3. Algorithmic pattern used

This problem follows the Max-Heap for Top-K Smallest pattern.

1. Initialize: Maintain a Max-Heap of size $k$.
2. Process: For each new obstacle at $(x, y)$:
   • Calculate Manhattan distance: $|x| + |y|$.
   • Push the distance into the Max-Heap.
   • If the heap size exceeds $k$, pop the largest element.
3. Query: If the heap size is exactly $k$, the top of the Max-Heap is the $k^{th}$ smallest distance. If not, return -1.

4. Example explanation

$k = 2$, Obstacles at: [1, 2], [3, 4], [0, 1]

1. Obstacle [1, 2]: dist 3. Heap: [3]. Return -1 (size < 2).
2. Obstacle [3, 4]: dist 7. Heap: [7, 3]. Top is 7. Return 7.
3. Obstacle [0, 1]: dist 1. Heap: [7, 3, 1]. Pop 7. Heap: [3, 1]. Top is 3. Return 3. Result: [-1, 7, 3].

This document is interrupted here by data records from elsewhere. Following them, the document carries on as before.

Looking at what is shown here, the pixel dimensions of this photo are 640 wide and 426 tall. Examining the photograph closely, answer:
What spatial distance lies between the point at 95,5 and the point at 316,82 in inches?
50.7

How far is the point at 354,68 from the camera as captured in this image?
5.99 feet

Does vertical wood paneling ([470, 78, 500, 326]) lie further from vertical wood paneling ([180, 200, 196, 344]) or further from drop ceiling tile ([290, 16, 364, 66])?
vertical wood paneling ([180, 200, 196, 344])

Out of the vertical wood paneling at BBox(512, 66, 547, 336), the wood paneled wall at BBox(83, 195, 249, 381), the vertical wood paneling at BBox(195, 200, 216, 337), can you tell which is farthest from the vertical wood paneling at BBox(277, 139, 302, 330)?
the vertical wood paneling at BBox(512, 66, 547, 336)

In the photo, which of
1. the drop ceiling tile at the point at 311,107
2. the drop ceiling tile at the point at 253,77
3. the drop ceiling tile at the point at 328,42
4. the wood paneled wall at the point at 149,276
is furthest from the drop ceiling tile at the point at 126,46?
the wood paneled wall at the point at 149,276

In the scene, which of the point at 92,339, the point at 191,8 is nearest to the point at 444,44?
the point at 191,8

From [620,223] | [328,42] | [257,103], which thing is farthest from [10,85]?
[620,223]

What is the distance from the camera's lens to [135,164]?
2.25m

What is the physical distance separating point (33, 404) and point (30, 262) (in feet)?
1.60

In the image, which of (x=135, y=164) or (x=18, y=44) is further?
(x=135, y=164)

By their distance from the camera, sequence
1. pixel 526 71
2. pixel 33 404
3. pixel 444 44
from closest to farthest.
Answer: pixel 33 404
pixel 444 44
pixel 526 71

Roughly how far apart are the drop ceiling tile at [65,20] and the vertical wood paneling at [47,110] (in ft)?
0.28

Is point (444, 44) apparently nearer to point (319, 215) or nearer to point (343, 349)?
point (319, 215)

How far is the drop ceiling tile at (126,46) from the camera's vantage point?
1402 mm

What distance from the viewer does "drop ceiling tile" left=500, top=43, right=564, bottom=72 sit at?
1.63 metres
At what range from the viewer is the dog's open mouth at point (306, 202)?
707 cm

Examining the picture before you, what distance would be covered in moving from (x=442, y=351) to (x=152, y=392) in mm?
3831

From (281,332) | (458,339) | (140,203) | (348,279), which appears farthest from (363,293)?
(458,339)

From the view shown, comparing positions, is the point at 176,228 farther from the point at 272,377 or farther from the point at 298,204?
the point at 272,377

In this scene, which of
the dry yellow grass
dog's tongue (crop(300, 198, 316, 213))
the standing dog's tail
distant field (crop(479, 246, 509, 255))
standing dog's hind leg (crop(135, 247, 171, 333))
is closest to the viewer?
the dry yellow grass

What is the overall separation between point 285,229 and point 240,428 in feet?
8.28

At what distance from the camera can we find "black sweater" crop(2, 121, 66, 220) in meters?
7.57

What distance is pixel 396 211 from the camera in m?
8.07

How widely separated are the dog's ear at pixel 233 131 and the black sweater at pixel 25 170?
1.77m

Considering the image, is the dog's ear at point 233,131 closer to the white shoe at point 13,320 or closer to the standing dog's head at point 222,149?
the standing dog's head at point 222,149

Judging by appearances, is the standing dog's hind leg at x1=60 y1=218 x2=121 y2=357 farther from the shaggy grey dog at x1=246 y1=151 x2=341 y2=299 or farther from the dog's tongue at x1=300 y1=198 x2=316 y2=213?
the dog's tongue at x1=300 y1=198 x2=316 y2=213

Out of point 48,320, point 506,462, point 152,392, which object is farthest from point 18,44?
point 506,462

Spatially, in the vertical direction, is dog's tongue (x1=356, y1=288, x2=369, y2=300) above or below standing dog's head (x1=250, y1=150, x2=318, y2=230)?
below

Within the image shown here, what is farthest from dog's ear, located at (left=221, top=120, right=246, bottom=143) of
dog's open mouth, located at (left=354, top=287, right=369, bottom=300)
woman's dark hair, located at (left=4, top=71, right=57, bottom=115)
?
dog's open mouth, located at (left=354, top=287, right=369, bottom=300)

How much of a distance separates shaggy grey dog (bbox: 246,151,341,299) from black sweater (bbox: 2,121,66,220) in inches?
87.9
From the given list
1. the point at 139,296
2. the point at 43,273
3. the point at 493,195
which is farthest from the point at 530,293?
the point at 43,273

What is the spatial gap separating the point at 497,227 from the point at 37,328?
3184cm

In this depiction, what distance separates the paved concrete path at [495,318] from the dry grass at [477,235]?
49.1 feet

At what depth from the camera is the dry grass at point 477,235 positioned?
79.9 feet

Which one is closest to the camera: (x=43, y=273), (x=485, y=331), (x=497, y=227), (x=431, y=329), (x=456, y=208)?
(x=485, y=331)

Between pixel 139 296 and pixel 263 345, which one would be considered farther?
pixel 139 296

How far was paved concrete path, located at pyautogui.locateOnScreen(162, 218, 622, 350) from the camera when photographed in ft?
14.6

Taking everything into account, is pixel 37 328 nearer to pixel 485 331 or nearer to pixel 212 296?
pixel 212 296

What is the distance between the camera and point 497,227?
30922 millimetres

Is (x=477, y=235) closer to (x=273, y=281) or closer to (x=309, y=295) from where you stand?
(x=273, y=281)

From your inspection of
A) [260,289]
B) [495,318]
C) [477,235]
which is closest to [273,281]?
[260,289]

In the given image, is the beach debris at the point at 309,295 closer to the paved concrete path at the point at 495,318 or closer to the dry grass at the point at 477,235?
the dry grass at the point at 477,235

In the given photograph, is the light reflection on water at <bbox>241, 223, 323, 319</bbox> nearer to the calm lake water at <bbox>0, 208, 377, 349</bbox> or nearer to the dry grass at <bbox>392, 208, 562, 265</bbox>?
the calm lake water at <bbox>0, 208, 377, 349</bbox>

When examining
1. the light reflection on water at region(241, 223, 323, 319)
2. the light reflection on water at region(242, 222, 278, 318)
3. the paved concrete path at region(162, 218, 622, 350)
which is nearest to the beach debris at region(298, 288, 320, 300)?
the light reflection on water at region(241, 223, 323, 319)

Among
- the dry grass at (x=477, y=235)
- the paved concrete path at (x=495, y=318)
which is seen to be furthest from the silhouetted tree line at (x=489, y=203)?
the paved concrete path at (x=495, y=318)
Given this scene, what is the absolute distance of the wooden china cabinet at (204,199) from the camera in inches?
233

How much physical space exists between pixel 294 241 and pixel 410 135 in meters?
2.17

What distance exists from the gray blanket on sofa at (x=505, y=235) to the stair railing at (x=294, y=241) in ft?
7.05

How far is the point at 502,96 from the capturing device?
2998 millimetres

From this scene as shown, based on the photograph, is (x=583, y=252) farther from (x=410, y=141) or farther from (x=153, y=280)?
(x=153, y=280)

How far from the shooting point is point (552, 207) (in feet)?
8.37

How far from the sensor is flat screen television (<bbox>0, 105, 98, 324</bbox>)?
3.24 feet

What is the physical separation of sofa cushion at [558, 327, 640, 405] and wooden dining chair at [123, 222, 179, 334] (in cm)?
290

5. Common mistakes candidates make

• Using a Min-Heap: A Min-Heap gives you the smallest element, but to keep the $k$ smallest elements and find the largest among them (the $k^{th}$ smallest), you need a Max-Heap.
• Sorting every time: Re-sorting the whole list of distances for each query ($O(N^2 \log N)$ total), which is too slow.
• Incorrect Distance: Using Euclidean distance when the problem specifies Manhattan.

6. Interview preparation tip

Master the "Top-K" pattern. To find the $k$ smallest things, use a Max-Heap. To find the $k$ largest things, use a Min-Heap. This is a foundational Heap interview pattern for data stream processing.